Five Lessons Learned From the 'Marley and Me' Box-Office Windfall
The Monday Morning Box Office looks basically the same as it did on Friday, with Marley and Me shocking everyone with a $51 million holiday frame. But what does its surprising success really mean?
1. Jennifer Aniston is done with your questions about Brad Pitt. (For now.) Outperforming The Curious Case of Benjamin Button by more than $12 million — and setting a Christmas-release record in the process — confirms Aniston's box-office ownage over her ex-husband and should establish some self-sustained breathing room going forward. Until Pitt and Angelina Jolie both earn Oscar nominations next month, naturally, and the cycle begins anew. Enjoy it while you can, Jen.
2. Owen Wilson may never have to promote a film again. Already softball-averse in his first interviews since attempting suicide in 2007, Wilson can simply follow the Marley Model of letting his co-stars do the heavy-lifting / disrobing / cute-puppy thing while he retires to reclusive leading-mandom.
3. David Frankel is for real. The son of a former executive editor of the NYT, director Frankel has done nothing but make money for Fox since his feature debut The Devil Wears Prada. His formula: Adapt sources efficiently, cast intelligently, and let the principals do the rest — even the kids and dogs. It's a lot harder than it looks. Next up: The baseball procedural Moneyball, adapted from another best-seller and rumored to feature Pitt in the lead.

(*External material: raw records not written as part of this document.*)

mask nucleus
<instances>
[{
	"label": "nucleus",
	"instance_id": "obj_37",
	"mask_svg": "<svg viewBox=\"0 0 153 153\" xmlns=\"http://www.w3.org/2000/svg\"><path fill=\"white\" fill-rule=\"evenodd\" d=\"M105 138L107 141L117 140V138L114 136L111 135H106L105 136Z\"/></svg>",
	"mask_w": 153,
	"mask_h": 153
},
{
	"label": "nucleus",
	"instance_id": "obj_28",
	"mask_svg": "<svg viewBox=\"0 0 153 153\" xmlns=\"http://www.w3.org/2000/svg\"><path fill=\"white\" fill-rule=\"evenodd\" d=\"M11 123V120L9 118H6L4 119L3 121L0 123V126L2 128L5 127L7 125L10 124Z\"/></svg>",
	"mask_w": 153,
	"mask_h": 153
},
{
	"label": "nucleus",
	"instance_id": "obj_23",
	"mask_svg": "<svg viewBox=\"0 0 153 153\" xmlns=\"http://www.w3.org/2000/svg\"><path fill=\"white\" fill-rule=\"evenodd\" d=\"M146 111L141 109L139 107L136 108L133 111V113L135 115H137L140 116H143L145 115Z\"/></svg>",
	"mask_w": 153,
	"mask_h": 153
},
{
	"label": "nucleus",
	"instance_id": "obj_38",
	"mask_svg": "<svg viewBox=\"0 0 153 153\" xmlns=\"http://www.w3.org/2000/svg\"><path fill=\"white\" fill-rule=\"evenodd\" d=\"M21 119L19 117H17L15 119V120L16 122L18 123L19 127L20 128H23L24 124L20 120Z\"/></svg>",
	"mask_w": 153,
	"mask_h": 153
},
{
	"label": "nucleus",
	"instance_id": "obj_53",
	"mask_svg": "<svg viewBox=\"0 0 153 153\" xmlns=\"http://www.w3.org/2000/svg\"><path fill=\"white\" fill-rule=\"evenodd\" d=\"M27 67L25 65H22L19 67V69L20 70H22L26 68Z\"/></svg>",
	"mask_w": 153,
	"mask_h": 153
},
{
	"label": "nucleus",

4. Fox is the hottest studio in town. After a year-long string of embarrassing flops and underachievers — including the recent, devastating one-two punch of Australia and Day the Earth Stood Still — the studio heads into 2009 with a likely repeater at #1 and a Watchmen judgment that could net it upwards of $50 million next spring. Without doing anything. If luck is the residue of design, then Fox's engineers are entitled to a raise.